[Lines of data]
________________________________________

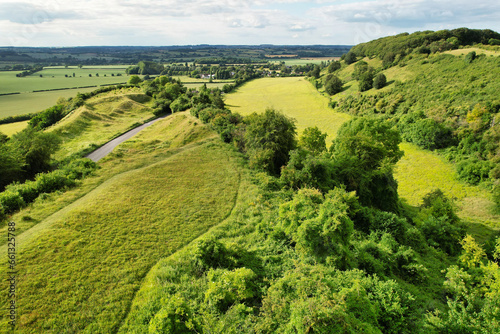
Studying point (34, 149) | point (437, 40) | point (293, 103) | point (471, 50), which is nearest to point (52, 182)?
point (34, 149)

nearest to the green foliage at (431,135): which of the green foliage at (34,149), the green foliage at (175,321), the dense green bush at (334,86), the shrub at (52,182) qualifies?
the dense green bush at (334,86)

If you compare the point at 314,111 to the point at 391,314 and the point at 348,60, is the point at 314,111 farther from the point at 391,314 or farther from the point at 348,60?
the point at 391,314

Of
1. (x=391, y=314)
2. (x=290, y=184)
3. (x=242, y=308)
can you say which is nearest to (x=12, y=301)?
(x=242, y=308)

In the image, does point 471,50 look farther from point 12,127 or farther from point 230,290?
point 12,127

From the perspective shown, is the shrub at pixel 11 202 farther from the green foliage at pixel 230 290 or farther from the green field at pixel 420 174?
the green field at pixel 420 174

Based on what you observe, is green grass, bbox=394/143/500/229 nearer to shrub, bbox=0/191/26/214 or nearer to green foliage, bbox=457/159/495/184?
green foliage, bbox=457/159/495/184
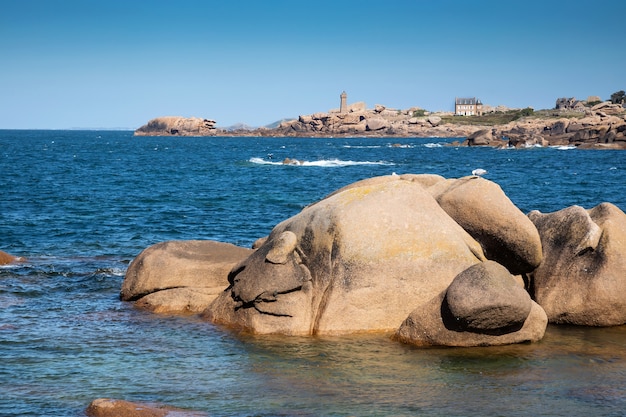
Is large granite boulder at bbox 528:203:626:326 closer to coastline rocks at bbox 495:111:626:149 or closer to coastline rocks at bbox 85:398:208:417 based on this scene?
coastline rocks at bbox 85:398:208:417

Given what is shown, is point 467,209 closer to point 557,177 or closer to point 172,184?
point 172,184

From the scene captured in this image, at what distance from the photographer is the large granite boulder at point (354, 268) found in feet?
49.6

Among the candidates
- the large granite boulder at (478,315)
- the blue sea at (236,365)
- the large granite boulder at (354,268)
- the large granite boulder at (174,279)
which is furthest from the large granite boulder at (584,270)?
the large granite boulder at (174,279)

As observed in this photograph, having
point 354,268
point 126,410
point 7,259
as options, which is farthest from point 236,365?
point 7,259

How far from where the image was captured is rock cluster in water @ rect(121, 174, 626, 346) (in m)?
14.3

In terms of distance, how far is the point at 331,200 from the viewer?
54.0 ft

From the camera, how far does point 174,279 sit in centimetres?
1778

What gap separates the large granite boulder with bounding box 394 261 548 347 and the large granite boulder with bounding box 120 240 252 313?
5156 millimetres

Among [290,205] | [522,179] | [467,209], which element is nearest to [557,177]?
[522,179]

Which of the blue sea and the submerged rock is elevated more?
the submerged rock

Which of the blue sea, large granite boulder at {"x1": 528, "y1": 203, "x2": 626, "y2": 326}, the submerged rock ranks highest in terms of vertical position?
large granite boulder at {"x1": 528, "y1": 203, "x2": 626, "y2": 326}

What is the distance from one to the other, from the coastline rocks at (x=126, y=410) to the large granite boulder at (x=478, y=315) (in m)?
5.39

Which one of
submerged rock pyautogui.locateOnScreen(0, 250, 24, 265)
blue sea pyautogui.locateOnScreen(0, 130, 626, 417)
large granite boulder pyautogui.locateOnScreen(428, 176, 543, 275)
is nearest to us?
blue sea pyautogui.locateOnScreen(0, 130, 626, 417)

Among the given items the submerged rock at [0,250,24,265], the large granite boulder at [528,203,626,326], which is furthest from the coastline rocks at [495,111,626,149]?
the submerged rock at [0,250,24,265]
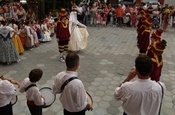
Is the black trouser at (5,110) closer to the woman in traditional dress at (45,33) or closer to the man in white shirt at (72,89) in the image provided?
the man in white shirt at (72,89)

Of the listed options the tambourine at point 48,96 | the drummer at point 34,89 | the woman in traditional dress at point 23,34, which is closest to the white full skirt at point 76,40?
the woman in traditional dress at point 23,34

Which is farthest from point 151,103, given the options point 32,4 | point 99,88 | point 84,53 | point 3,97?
point 32,4

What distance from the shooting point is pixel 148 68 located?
259cm

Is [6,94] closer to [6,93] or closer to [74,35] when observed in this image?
[6,93]

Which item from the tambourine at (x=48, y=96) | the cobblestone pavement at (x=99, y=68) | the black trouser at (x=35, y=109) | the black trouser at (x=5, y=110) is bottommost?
the cobblestone pavement at (x=99, y=68)

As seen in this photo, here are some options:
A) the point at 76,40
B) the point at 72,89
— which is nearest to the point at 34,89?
the point at 72,89

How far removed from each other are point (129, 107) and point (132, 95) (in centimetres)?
21

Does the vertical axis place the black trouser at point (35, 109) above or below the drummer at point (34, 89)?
below

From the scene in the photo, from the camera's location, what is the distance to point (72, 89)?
2.88 m

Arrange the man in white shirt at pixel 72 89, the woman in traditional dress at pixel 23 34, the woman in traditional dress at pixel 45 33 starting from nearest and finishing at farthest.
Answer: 1. the man in white shirt at pixel 72 89
2. the woman in traditional dress at pixel 23 34
3. the woman in traditional dress at pixel 45 33

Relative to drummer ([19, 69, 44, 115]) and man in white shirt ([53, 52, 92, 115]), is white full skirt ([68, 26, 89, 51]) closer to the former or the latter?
drummer ([19, 69, 44, 115])

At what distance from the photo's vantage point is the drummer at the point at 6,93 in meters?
3.15

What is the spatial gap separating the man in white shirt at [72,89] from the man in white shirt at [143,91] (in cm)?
52

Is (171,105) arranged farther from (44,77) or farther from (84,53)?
(84,53)
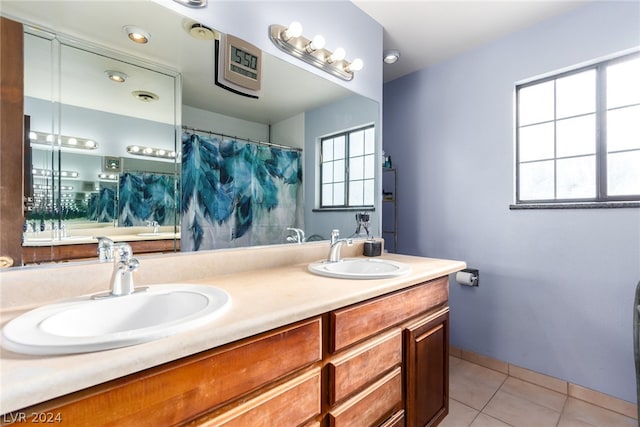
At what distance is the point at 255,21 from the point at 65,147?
99 centimetres

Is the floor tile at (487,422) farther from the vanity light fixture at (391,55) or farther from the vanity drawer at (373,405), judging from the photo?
the vanity light fixture at (391,55)

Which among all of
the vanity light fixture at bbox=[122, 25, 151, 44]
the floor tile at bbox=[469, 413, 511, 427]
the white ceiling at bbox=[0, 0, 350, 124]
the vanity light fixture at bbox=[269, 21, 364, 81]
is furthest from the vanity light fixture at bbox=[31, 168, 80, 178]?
the floor tile at bbox=[469, 413, 511, 427]

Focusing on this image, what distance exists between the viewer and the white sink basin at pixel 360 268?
1.32 meters

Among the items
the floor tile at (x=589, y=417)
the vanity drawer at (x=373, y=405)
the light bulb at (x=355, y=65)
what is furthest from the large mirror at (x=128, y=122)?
the floor tile at (x=589, y=417)

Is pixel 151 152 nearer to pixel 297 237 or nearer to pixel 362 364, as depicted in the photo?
pixel 297 237

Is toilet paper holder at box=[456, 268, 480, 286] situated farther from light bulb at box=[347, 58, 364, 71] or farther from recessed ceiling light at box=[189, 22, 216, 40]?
recessed ceiling light at box=[189, 22, 216, 40]

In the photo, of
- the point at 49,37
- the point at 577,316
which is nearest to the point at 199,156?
the point at 49,37

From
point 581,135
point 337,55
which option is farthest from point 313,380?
point 581,135

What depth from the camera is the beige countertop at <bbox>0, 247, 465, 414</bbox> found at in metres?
0.49

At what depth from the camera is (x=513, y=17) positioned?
1991 mm

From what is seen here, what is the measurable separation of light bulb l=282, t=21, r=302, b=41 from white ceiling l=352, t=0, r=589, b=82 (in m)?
0.65

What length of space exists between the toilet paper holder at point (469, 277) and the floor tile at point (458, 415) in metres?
0.80

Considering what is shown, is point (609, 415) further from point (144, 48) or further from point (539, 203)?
point (144, 48)

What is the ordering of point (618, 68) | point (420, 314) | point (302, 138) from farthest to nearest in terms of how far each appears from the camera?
point (618, 68)
point (302, 138)
point (420, 314)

________________________________________

# [Task brief]
Nothing in the entries above should change when they are printed again, except that the pictures are dropped.

# [Correct output]
Studying point (34, 149) | point (437, 40) | point (293, 103) | point (471, 50), which is nearest to point (52, 182)?
point (34, 149)

nearest to the green foliage at (431,135): which of the green foliage at (34,149), the green foliage at (175,321), the dense green bush at (334,86), the shrub at (52,182) qualifies?
the dense green bush at (334,86)

If you compare the point at 314,111 to the point at 391,314 and the point at 348,60, is the point at 314,111 farther from the point at 391,314 or farther from the point at 348,60?
the point at 391,314

Of
1. (x=391, y=314)
2. (x=290, y=184)
3. (x=242, y=308)
can you say which is nearest to (x=12, y=301)?
(x=242, y=308)

In the image, does point 471,50 look farther from point 12,127 or farther from point 230,290?
point 12,127

From the perspective shown, is the shrub at pixel 11 202 farther from the green foliage at pixel 230 290 or farther from the green field at pixel 420 174?
the green field at pixel 420 174

Based on what you observe, is green grass, bbox=394/143/500/229 nearer to shrub, bbox=0/191/26/214 or nearer to green foliage, bbox=457/159/495/184?
green foliage, bbox=457/159/495/184
Is large granite boulder at bbox 528:203:626:326 closer to coastline rocks at bbox 495:111:626:149 or closer to coastline rocks at bbox 85:398:208:417 based on this scene?
coastline rocks at bbox 85:398:208:417

Given what is shown, is point 467,209 closer to point 557,177 or closer to point 172,184?
point 172,184

From the scene captured in this image, at what distance from the photographer is the large granite boulder at point (354, 268) found in feet?
49.6

Among the candidates
- the large granite boulder at (478,315)
- the blue sea at (236,365)
- the large granite boulder at (354,268)
- the large granite boulder at (174,279)
which is furthest from the large granite boulder at (584,270)?
the large granite boulder at (174,279)

As observed in this photograph, having
point 354,268
point 126,410
point 7,259
as options, which is farthest from point 236,365?
point 7,259

How far from where the image was captured is rock cluster in water @ rect(121, 174, 626, 346) (in m)?
14.3

In terms of distance, how far is the point at 331,200 from the viewer?
54.0 ft

From the camera, how far does point 174,279 sit in centimetres?
1778

What gap separates the large granite boulder with bounding box 394 261 548 347 and the large granite boulder with bounding box 120 240 252 313?
5156 millimetres

Among [290,205] | [522,179] | [467,209], which element is nearest to [557,177]?
[522,179]

Which of the blue sea and the submerged rock is elevated more?
the submerged rock

Which of the blue sea, large granite boulder at {"x1": 528, "y1": 203, "x2": 626, "y2": 326}, the submerged rock ranks highest in terms of vertical position?
large granite boulder at {"x1": 528, "y1": 203, "x2": 626, "y2": 326}

What is the distance from one to the other, from the coastline rocks at (x=126, y=410) to the large granite boulder at (x=478, y=315) (in m)?
5.39

Which one of
submerged rock pyautogui.locateOnScreen(0, 250, 24, 265)
blue sea pyautogui.locateOnScreen(0, 130, 626, 417)
large granite boulder pyautogui.locateOnScreen(428, 176, 543, 275)
is nearest to us?
blue sea pyautogui.locateOnScreen(0, 130, 626, 417)

Among the given items the submerged rock at [0,250,24,265], the large granite boulder at [528,203,626,326], which is furthest from the coastline rocks at [495,111,626,149]?
the submerged rock at [0,250,24,265]
Is the black trouser at (5,110) closer to the woman in traditional dress at (45,33) or closer to the man in white shirt at (72,89) in the image provided?
the man in white shirt at (72,89)

Of the listed options the tambourine at point 48,96 | the drummer at point 34,89 | the woman in traditional dress at point 23,34, which is closest to the white full skirt at point 76,40?
the woman in traditional dress at point 23,34

Which is farthest from point 151,103, given the options point 32,4 | point 99,88 | point 84,53 | point 3,97?
point 32,4

What distance from the shooting point is pixel 148 68 located?
259cm

Is [6,94] closer to [6,93] or closer to [74,35] when observed in this image?
[6,93]

Which item from the tambourine at (x=48, y=96) | the cobblestone pavement at (x=99, y=68) | the black trouser at (x=35, y=109) | the black trouser at (x=5, y=110) is bottommost?
the cobblestone pavement at (x=99, y=68)

As seen in this photo, here are some options:
A) the point at 76,40
B) the point at 72,89
— which is nearest to the point at 34,89?
the point at 72,89

How far removed from each other are point (129, 107) and point (132, 95) (in centimetres)?
21

Does the vertical axis place the black trouser at point (35, 109) above or below the drummer at point (34, 89)?
below

From the scene in the photo, from the camera's location, what is the distance to point (72, 89)?
2.88 m

Arrange the man in white shirt at pixel 72 89, the woman in traditional dress at pixel 23 34, the woman in traditional dress at pixel 45 33 starting from nearest and finishing at farthest.
Answer: 1. the man in white shirt at pixel 72 89
2. the woman in traditional dress at pixel 23 34
3. the woman in traditional dress at pixel 45 33

Relative to drummer ([19, 69, 44, 115]) and man in white shirt ([53, 52, 92, 115]), is white full skirt ([68, 26, 89, 51]) closer to the former or the latter?
drummer ([19, 69, 44, 115])

At what distance from the photo's vantage point is the drummer at the point at 6,93 in meters?
3.15

What is the spatial gap separating the man in white shirt at [72,89] from the man in white shirt at [143,91] (in cm)?
52

Is (171,105) arranged farther from (44,77) or farther from (84,53)?
(84,53)
At what distance is the point at 255,21 from the point at 65,147?
99 centimetres

Is the floor tile at (487,422) farther from the vanity light fixture at (391,55) or farther from the vanity drawer at (373,405), judging from the photo?
the vanity light fixture at (391,55)

Which among all of
the vanity light fixture at bbox=[122, 25, 151, 44]
the floor tile at bbox=[469, 413, 511, 427]
the white ceiling at bbox=[0, 0, 350, 124]
the vanity light fixture at bbox=[269, 21, 364, 81]
is furthest from the vanity light fixture at bbox=[31, 168, 80, 178]?
the floor tile at bbox=[469, 413, 511, 427]

Focusing on this image, what distance exists between the viewer and the white sink basin at pixel 360 268?
1.32 meters

Among the items
the floor tile at (x=589, y=417)
the vanity drawer at (x=373, y=405)
the light bulb at (x=355, y=65)
what is furthest from the large mirror at (x=128, y=122)?
the floor tile at (x=589, y=417)

Is pixel 151 152 nearer to pixel 297 237 or nearer to pixel 362 364, as depicted in the photo?
pixel 297 237

Is toilet paper holder at box=[456, 268, 480, 286] situated farther from light bulb at box=[347, 58, 364, 71] or farther from recessed ceiling light at box=[189, 22, 216, 40]?
recessed ceiling light at box=[189, 22, 216, 40]

In the photo, of
- the point at 49,37
- the point at 577,316
which is nearest to the point at 199,156?
the point at 49,37

From
point 581,135
point 337,55
which option is farthest from point 313,380?
point 581,135

What depth from the camera is the beige countertop at <bbox>0, 247, 465, 414</bbox> found at in metres?
0.49

At what depth from the camera is (x=513, y=17) positioned?
1991 mm

From what is seen here, what is the measurable separation of light bulb l=282, t=21, r=302, b=41 from white ceiling l=352, t=0, r=589, b=82 (in m)?
0.65

What length of space exists between the toilet paper holder at point (469, 277) and the floor tile at point (458, 415) in metres?
0.80

Considering what is shown, is point (609, 415) further from point (144, 48) or further from point (539, 203)?
point (144, 48)

What is the ordering of point (618, 68) | point (420, 314) | point (302, 138) from farthest to nearest in terms of how far each appears from the camera?
point (618, 68)
point (302, 138)
point (420, 314)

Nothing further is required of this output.